Direct-Noise-Optimization (DNO) for Inference-Time Alignment of Diffusion Generative Models

Demo: Aligning the output of SDXL with DNO

Our proposed method can align the output of SDXL with DNO within 10 minutes on a single 40GB A100 GPU. The following demo shows the evolution of images during the alignment process.

We collected four popular prompts from Reddit for generating the images above:

Image Ligntness: "dark alley, night, moon Cinematic light, intricate detail, high detail, sharp focus, smooth, aesthetic, extremely detailed"
Image Darkness: "1970s baseball player, hyperdetailed, soft light, sharp, best quality, masterpiece, realistic, Canon EOS R3, 20 megapixels."
Aesthetic Score: "a rabbit, wildlife photography, photograph, high quality, wildlife, f 1.8, soft focus, 8k, national geographic, award - winning photograph by nick nichols."
Pick Score: "A beef steak, depth of field, bokeh, soft light, by Yasmin Albatoul, Harry Fayt, centered, extremely detailed, Nikon D850, award winning photography."

1. Introduction

Methodology

Our method is visualized as follows. The key idea is to observe that the sampling process is a noise-to-sample mapping. We formulate the alignment problem, i.e., generating a high-reward sample, as finding optimal initial noise vectors. .

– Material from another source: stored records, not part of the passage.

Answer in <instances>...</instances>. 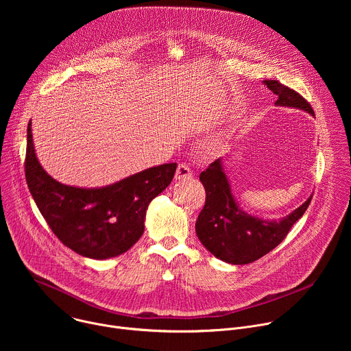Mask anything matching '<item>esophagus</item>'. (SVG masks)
Masks as SVG:
<instances>
[{"instance_id": "obj_1", "label": "esophagus", "mask_w": 351, "mask_h": 351, "mask_svg": "<svg viewBox=\"0 0 351 351\" xmlns=\"http://www.w3.org/2000/svg\"><path fill=\"white\" fill-rule=\"evenodd\" d=\"M191 169L186 165V164H179L178 165V169H176V175L175 178L178 180H182V179H190L191 178Z\"/></svg>"}]
</instances>
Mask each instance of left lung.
I'll return each mask as SVG.
<instances>
[{"label":"left lung","mask_w":351,"mask_h":351,"mask_svg":"<svg viewBox=\"0 0 351 351\" xmlns=\"http://www.w3.org/2000/svg\"><path fill=\"white\" fill-rule=\"evenodd\" d=\"M264 84L278 95L276 106L304 110L314 115L313 107L302 94L278 80H264ZM199 180L206 189V204L195 222L197 237L217 258L234 265L254 263L268 254L304 215L313 198L280 221H264L239 208L221 160L199 173Z\"/></svg>","instance_id":"obj_1"}]
</instances>
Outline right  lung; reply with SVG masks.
Here are the masks:
<instances>
[{"instance_id": "right-lung-1", "label": "right lung", "mask_w": 351, "mask_h": 351, "mask_svg": "<svg viewBox=\"0 0 351 351\" xmlns=\"http://www.w3.org/2000/svg\"><path fill=\"white\" fill-rule=\"evenodd\" d=\"M30 125L29 122L26 182L54 234L75 253L94 260L128 252L144 232L148 204L169 186L178 164L148 168L99 189L66 186L53 179L40 165Z\"/></svg>"}]
</instances>
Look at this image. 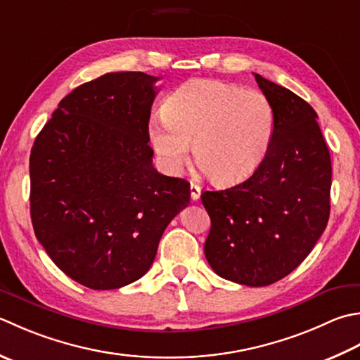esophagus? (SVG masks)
I'll return each mask as SVG.
<instances>
[{"mask_svg": "<svg viewBox=\"0 0 360 360\" xmlns=\"http://www.w3.org/2000/svg\"><path fill=\"white\" fill-rule=\"evenodd\" d=\"M200 195H201V187L198 184H195V182H192V184H190V198L196 201L200 198Z\"/></svg>", "mask_w": 360, "mask_h": 360, "instance_id": "1", "label": "esophagus"}]
</instances>
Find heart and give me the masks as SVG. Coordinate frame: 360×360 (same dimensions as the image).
<instances>
[{"label": "heart", "instance_id": "heart-1", "mask_svg": "<svg viewBox=\"0 0 360 360\" xmlns=\"http://www.w3.org/2000/svg\"><path fill=\"white\" fill-rule=\"evenodd\" d=\"M274 132V108L259 90L195 79L179 87L165 115L148 124V140L165 172L176 174L190 151L217 184H234L262 164Z\"/></svg>", "mask_w": 360, "mask_h": 360}]
</instances>
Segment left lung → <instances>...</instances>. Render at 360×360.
Masks as SVG:
<instances>
[{
    "mask_svg": "<svg viewBox=\"0 0 360 360\" xmlns=\"http://www.w3.org/2000/svg\"><path fill=\"white\" fill-rule=\"evenodd\" d=\"M255 77L274 108L269 151L245 182L202 192L201 201L212 223L204 243L212 270L232 283L264 287L297 269L326 229L333 167L312 105Z\"/></svg>",
    "mask_w": 360,
    "mask_h": 360,
    "instance_id": "1",
    "label": "left lung"
}]
</instances>
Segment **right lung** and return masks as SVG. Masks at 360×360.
<instances>
[{"label":"right lung","instance_id":"add662e5","mask_svg":"<svg viewBox=\"0 0 360 360\" xmlns=\"http://www.w3.org/2000/svg\"><path fill=\"white\" fill-rule=\"evenodd\" d=\"M159 77L108 73L59 103L31 150V220L59 269L94 290L150 270L162 234L190 201L186 179L153 167L148 122Z\"/></svg>","mask_w":360,"mask_h":360}]
</instances>
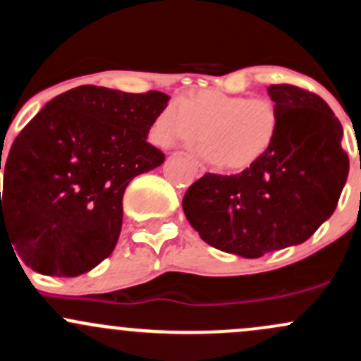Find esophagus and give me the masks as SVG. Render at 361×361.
Instances as JSON below:
<instances>
[{"mask_svg": "<svg viewBox=\"0 0 361 361\" xmlns=\"http://www.w3.org/2000/svg\"><path fill=\"white\" fill-rule=\"evenodd\" d=\"M191 164L195 165V169H196V173H197V177H201V176H204V172H207V169H204L203 165L200 164V161H196L195 158H191Z\"/></svg>", "mask_w": 361, "mask_h": 361, "instance_id": "34e87169", "label": "esophagus"}]
</instances>
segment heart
Listing matches in <instances>:
<instances>
[{
    "instance_id": "1",
    "label": "heart",
    "mask_w": 361,
    "mask_h": 361,
    "mask_svg": "<svg viewBox=\"0 0 361 361\" xmlns=\"http://www.w3.org/2000/svg\"><path fill=\"white\" fill-rule=\"evenodd\" d=\"M281 127L277 106L269 99L200 91L166 104L157 115L151 135L164 148L192 145L203 137L200 153L228 170L255 165L272 148Z\"/></svg>"
}]
</instances>
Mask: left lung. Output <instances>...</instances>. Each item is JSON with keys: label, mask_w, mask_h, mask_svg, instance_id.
<instances>
[{"label": "left lung", "mask_w": 361, "mask_h": 361, "mask_svg": "<svg viewBox=\"0 0 361 361\" xmlns=\"http://www.w3.org/2000/svg\"><path fill=\"white\" fill-rule=\"evenodd\" d=\"M267 92L281 115L272 148L241 173H204L182 200L204 243L243 258L305 243L334 213L350 172L343 127L320 96L290 84Z\"/></svg>", "instance_id": "left-lung-1"}]
</instances>
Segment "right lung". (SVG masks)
Masks as SVG:
<instances>
[{
  "label": "right lung",
  "mask_w": 361,
  "mask_h": 361,
  "mask_svg": "<svg viewBox=\"0 0 361 361\" xmlns=\"http://www.w3.org/2000/svg\"><path fill=\"white\" fill-rule=\"evenodd\" d=\"M169 99L79 86L22 129L5 165L1 239L10 235L30 269L77 277L110 257L126 188L165 161L146 139Z\"/></svg>",
  "instance_id": "obj_1"
}]
</instances>
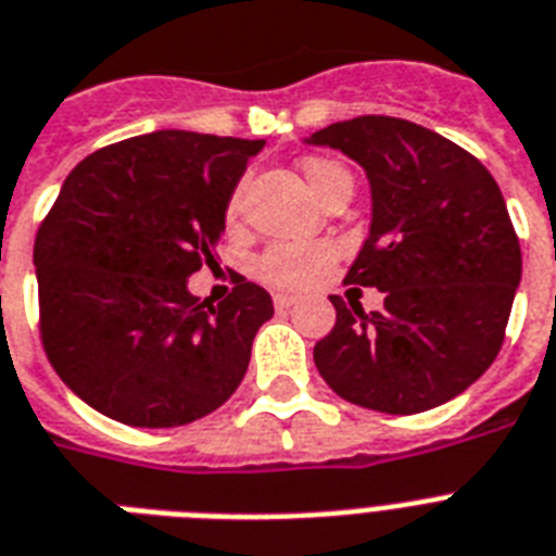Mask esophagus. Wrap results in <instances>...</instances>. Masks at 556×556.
<instances>
[{
  "label": "esophagus",
  "mask_w": 556,
  "mask_h": 556,
  "mask_svg": "<svg viewBox=\"0 0 556 556\" xmlns=\"http://www.w3.org/2000/svg\"><path fill=\"white\" fill-rule=\"evenodd\" d=\"M296 302V296H291V293H274V305H277V311H288Z\"/></svg>",
  "instance_id": "34e87169"
}]
</instances>
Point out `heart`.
Returning <instances> with one entry per match:
<instances>
[{"label": "heart", "mask_w": 556, "mask_h": 556, "mask_svg": "<svg viewBox=\"0 0 556 556\" xmlns=\"http://www.w3.org/2000/svg\"><path fill=\"white\" fill-rule=\"evenodd\" d=\"M300 168L323 202L340 191H351V174L328 156H305ZM239 216H242V191H233L225 207V219L233 225L239 223ZM333 260H337V251L331 242H277L260 254L254 274L260 282L277 291H302L314 286L325 270L331 268Z\"/></svg>", "instance_id": "heart-1"}]
</instances>
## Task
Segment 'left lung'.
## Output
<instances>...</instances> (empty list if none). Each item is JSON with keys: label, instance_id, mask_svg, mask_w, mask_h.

**Note that our method can handle both differentiable and non-differentiable reward models. When the reward is non-differentiable, we propose a hybrid gradient approximation method to approximate the gradient of the reward models. **

**We also observe that DNO can be subject to Out-Of-Distribution Reward-Hacking, which can be prevented by using probability regularization. In brief, the idea is to regularize the noise vectors to stay within the high-probability region of the Gaussian distribution. **

How does DNO differ from other alignment methods?

2. Running DNO codebase

Environment

conda env create -f environment.yml
conda activate dno

Note: Requiring cuda version to be greater than 11.8. The current code are majorly tested on V100, A800 and A100. We observed that there are some error when running the code on H100 due to some unknown bugs in Pytorch.

Useful Open-Sourced Pretrained Models

To run this code, you should download several existing reward models and pretrained diffusion models from the following links:

Aesthetic Score: https://github.com/LAION-AI/aesthetic-predictor
HPS Score: https://github.com/tgxs002/HPSv2
PickScore: https://github.com/yuvalkirstain/PickScore
Stable Diffusion v1.5: https://huggingface.co/runwayml/stable-diffusion-v1-5
Stable Diffusion XL: https://huggingface.co/stabilityai/stable-diffusion-xl-base-1.0

After downloading these reward models locally, one should replace the model addresses in rewards/rewards_zoo.py.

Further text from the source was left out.